* [QUOTED TEXT]
◆ ◆ ◆
Globe, Multiculture, Our People, United Kingdom

26 Ideas, one dream: How Mario Tasamá built ‘Noticias’

Noticias Latin America was one of London’s first publications exclusively devoted to the cultural enrichment of Latin Americans immigrants in the city. Across 18 years, its founder, Mario Tasamá, battled enormous challenges to grow and expand its reach.


Mario Tasama.

Harry Allen


For Mario Tasama, now 72, his foray into the world of journalism was far from traditional.

Originally from Palmira, Colombia, his migration was prompted in 1987 by sentimental reasons, which first took him to the United States where he started a small business in construction.

“I left Colombia for the heart, not because of the war,” he explains.

In the United States, Mario worked in construction and organized art events in community halls and hotels, skills that would unexpectedly pave his future path in media. In December 1991, when he was 40 years old, he travelled to London to visit his girlfriend (whom he married in 1992 and with whom he had a son in 1993) and thought about the possibility of staying if he saw opportunities for advancement in the UK.

“When I arrived I had a piece of paper in my wallet with 26 ideas for possible businesses to implement if I stayed in London. Among them were publishing a printed Latin American newspaper, organising dance events with Latin American artists, industrialising empanadas or manjar blanco, selling gyros (a fast food popular in the US) and modelling contests with young Latin American girls,” Mario recalls. “It either worked, or I was going back to the USA” he adds.

By September 1992, he had founded Noticias Latin America (NLA), taking the opportunity to address the information needs of London’s Latin community, which then numbered around 50,000 people. From the beginning it was an opinion, socio-cultural, community newspaper with a progressive and feminist editorial line.

Inside Noticias

During NLA’s early days, Mario was the only worker so he took on multiple roles, from editor to distributor, and was only assisted by a van driver who transported him for one day each month to distribute the paper.

“Those first few years, from 1992 to 1995, was just me and one other person, getting the paper out there,” he says.

The logistical challenges were formidable. Mario started by using film negatives for printing – a meticulous process that involved a friend sending one film negative for each page of the newspaper from the US. Mario also faxed community news from London to the US. And at first he wrote it by hand! Then, unsurprisingly, they entered the computer age.

In 1998, through an advertising contract with Western Union, NLA began to be distributed in different branches of the company in 8 countries across Europe.

Mario and journalism

Mario didn’t study journalism, but he became a journalist due to the responsibility of running his newspaper and by directing an editor and a team of journalists.

He quickly became the teacher of many journalism graduate students who did internships at NLA, these student were subsidized by Erasmus scholarships from the European Union. “Bringing Erasmus students was a turning point, it expanded our editorial reach and incorporated fresh points of view”, adds Mario, who also notes that these exchange internships have become non-existent in the wake of Brexit, and the UK’s withdrawal from the program.

The theoretical knowledge and youthful dynamic that many graduates brought to Noticias Latin América was a great step for the newspaper.

He felt a strong duty to teach his volunteer writers the practicalities of journalism. The theory they had learnt at university could only take them so far, he recounted.

Peak and sunset

The turn of the millennium heralded NLA’s golden years. In 2001, Mario maintained his decision to keep the model of being a free publication, which significantly increased the paper’s accessibility and impact.
◆ ◆ ◆
* [EXCERPTED RECORDS]
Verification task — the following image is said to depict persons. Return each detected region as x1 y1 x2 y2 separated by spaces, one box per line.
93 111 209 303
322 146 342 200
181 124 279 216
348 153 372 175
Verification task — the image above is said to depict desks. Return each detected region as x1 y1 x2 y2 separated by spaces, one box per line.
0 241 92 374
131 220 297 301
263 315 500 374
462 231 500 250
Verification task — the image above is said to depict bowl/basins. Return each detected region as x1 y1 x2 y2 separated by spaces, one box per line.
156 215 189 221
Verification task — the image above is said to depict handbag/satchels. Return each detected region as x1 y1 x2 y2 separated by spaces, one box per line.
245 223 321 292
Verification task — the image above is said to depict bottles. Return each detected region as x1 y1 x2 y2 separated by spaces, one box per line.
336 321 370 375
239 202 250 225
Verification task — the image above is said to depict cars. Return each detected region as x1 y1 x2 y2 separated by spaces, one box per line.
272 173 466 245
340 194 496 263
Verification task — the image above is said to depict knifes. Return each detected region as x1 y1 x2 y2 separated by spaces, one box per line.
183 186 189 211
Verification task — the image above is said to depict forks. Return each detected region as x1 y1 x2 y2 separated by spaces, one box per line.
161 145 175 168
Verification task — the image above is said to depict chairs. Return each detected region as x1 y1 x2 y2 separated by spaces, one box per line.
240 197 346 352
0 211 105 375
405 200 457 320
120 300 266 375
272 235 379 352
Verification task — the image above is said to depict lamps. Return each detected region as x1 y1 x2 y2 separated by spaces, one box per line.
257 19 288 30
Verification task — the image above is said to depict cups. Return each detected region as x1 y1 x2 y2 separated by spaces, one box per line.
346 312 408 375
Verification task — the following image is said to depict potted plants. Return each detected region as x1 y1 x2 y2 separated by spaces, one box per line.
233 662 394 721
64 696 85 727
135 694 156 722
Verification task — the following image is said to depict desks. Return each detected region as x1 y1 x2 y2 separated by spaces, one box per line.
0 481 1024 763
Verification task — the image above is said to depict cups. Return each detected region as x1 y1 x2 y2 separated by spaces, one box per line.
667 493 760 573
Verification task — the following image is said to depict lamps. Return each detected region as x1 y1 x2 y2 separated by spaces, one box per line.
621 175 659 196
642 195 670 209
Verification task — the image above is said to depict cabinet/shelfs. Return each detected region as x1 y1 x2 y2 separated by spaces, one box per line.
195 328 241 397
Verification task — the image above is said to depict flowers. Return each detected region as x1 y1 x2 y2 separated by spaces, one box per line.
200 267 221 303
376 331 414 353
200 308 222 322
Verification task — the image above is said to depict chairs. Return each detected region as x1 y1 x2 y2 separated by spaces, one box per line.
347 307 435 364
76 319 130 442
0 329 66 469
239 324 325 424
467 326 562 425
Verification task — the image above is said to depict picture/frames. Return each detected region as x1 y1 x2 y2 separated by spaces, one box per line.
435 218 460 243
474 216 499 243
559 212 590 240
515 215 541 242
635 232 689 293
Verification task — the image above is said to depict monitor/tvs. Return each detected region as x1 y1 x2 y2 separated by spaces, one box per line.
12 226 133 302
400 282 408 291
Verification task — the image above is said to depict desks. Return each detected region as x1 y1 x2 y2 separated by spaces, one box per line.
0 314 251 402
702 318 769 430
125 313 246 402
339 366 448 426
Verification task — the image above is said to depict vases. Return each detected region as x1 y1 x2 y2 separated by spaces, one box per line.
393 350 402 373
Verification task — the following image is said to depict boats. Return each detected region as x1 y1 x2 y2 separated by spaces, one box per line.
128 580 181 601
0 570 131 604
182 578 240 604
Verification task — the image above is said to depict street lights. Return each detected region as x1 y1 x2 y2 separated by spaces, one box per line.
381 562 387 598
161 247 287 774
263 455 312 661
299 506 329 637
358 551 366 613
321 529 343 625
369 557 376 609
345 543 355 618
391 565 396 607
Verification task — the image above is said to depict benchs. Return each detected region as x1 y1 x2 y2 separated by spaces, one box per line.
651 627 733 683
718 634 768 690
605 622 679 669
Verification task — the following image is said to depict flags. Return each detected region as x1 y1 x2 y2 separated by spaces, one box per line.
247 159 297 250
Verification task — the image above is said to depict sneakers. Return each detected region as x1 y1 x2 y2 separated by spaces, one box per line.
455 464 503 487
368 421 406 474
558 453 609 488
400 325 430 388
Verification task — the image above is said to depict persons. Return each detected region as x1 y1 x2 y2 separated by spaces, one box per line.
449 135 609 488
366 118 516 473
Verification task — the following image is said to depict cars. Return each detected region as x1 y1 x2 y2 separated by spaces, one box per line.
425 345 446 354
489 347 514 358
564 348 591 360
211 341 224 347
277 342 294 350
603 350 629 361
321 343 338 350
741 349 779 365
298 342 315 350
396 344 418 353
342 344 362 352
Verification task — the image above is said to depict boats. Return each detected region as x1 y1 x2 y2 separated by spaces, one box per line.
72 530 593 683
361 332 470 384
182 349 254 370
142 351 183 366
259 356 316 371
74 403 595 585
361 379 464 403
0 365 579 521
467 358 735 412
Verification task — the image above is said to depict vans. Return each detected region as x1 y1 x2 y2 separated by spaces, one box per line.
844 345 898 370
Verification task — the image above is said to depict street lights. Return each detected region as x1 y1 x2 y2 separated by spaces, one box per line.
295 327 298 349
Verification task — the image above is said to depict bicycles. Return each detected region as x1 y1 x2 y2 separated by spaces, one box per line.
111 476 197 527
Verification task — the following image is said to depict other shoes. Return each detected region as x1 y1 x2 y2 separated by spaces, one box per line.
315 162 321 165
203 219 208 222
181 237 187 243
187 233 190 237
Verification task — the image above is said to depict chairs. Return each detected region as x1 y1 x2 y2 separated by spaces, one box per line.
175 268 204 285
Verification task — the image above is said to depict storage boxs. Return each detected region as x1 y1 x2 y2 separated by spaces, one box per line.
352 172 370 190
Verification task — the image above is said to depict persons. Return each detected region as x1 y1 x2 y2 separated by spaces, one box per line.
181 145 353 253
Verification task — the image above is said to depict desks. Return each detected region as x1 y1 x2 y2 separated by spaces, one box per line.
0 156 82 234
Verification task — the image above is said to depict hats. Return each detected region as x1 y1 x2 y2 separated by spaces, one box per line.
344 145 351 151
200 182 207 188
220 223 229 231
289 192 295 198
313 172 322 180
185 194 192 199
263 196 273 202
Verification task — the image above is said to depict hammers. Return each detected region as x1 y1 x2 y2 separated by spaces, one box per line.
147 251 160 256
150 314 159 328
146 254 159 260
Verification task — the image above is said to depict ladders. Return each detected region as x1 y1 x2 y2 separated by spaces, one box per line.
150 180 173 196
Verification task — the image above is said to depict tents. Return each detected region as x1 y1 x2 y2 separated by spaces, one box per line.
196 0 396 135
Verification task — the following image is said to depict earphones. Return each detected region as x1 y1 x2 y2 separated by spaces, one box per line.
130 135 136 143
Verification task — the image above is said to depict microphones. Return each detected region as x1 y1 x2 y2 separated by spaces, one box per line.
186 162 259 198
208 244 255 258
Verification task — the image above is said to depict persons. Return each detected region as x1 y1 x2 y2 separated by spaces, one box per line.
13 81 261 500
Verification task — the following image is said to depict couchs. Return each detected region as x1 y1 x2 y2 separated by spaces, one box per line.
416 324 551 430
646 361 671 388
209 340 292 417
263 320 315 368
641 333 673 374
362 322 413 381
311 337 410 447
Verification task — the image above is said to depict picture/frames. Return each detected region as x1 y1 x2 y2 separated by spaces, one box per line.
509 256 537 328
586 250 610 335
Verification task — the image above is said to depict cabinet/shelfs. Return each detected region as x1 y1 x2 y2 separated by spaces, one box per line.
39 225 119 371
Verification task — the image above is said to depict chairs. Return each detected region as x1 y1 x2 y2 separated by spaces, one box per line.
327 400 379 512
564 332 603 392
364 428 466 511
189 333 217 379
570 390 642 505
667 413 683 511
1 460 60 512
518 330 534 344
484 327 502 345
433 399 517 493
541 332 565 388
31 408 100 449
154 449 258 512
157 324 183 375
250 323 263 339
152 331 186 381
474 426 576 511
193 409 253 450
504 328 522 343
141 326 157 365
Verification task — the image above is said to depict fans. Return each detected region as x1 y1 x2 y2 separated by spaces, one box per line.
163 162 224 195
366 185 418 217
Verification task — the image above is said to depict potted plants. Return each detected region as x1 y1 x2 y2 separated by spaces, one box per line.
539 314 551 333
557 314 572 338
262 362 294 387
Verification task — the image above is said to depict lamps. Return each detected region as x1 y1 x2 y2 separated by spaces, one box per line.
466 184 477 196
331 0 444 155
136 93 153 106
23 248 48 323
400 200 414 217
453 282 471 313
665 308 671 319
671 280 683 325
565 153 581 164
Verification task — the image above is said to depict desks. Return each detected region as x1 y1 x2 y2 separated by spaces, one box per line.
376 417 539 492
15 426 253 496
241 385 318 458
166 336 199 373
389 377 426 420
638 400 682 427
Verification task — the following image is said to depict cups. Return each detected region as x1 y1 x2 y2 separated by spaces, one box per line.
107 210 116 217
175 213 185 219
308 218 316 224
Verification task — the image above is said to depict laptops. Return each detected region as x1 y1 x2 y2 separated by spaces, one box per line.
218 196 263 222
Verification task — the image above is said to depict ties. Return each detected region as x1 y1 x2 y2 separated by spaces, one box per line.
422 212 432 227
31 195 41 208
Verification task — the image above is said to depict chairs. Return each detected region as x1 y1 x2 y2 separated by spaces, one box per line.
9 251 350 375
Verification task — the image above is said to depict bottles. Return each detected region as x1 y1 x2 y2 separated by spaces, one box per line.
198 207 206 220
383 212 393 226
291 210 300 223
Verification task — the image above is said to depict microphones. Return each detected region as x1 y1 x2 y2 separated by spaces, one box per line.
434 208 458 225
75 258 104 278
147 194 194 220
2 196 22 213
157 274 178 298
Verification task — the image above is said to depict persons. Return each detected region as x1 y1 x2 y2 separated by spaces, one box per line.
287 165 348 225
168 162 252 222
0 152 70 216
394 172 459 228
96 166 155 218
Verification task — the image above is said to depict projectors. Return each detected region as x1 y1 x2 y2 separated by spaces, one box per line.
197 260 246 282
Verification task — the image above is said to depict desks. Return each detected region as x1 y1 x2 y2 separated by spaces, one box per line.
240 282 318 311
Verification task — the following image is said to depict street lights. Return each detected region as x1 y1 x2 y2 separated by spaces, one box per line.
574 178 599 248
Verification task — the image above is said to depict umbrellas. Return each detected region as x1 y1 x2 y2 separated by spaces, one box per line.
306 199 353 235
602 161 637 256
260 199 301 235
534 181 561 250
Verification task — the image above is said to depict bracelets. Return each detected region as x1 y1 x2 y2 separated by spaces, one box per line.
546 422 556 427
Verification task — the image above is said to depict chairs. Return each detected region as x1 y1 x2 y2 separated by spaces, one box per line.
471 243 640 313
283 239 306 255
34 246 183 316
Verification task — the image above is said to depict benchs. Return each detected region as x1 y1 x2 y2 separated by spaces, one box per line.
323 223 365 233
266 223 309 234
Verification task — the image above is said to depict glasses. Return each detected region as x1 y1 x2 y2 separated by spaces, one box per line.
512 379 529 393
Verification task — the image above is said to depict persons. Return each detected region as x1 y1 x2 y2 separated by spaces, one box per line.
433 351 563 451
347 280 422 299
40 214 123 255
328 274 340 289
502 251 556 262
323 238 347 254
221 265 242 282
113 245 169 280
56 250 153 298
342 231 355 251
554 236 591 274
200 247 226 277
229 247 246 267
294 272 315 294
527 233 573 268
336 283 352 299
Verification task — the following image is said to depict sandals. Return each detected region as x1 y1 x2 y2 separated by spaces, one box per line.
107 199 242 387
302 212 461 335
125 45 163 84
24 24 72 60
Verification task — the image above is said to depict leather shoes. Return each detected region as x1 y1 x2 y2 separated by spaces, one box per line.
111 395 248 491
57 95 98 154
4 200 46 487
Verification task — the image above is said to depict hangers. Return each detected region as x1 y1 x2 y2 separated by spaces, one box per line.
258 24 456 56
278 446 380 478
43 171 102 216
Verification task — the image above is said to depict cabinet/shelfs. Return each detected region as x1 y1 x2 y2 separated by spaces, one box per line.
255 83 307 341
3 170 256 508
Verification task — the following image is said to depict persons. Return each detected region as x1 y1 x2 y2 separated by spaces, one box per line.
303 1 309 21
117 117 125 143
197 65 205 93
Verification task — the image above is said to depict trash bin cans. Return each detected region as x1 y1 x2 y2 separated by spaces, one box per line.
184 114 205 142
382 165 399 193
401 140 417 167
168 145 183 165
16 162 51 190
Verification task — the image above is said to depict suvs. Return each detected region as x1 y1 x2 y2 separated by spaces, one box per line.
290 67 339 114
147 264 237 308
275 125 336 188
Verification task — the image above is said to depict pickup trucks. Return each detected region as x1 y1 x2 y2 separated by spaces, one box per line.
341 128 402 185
◆ ◆ ◆
* [GIVEN TASK]
Continue the article about Mario Tasamá and his newspaper Noticias Latin America, picking up right after its last sentence.

* [TASK ANSWER]
From this moment forward, the paper’s circulation began increasing to 10,000 copies by 2008, marking a significant shift in the size of the publication. Additional exposure from Carnival de Pueblo was also a good opportunity for Mario to publicise his newspaper during this growth period.

“At that time, delivering the NLA newspaper for free when the other competing newspapers were sold for different prices was crucial. Little by little the competition disappeared, until we were left alone in the Latin American market in London.”

All this was possible thanks to the encouragement of journalists, high-profile collaborators such as British MPs George Galloway and Jeremy Corbyn and investigative journalist Michael Guillard, who, Mario says, got exclusive news to NLA about the scandal surrounding the disappearance of trade unionists in Colombia, in which British Petroleum was involved. They titled Guillard’s story as “Red hands in black gold”.

But despite these breakthrough scoops, NLA was not immune to the economic pressures squeezing almost all UK businesses in some way or another post-2007. “Problems [running the publication] were never about race or authorities” Mario mentions, citing economic circumstances as clearly his biggest challenge.

The credit-crunch in 2007-2011 hit hard, with advertising revenues falling sharply while production costs stayed the same. Many advertisers went out of business at this time, making the day-to-day running of the newspaper, significantly more difficult.

Freedom of expression

Reflecting on his position as an immigrant journalist in the UK, Mario appreciates the freedom of expression he found and recognised the contrast of the potential dangers he could have faced in Colombia.

“Here, I can express progressive views without fear – I could be killed for my views in Colombia,” he asserts. NLA was a “progressive” publication, and Mario made clear that it wouldn’t sit comfortably with those on the Colombian right.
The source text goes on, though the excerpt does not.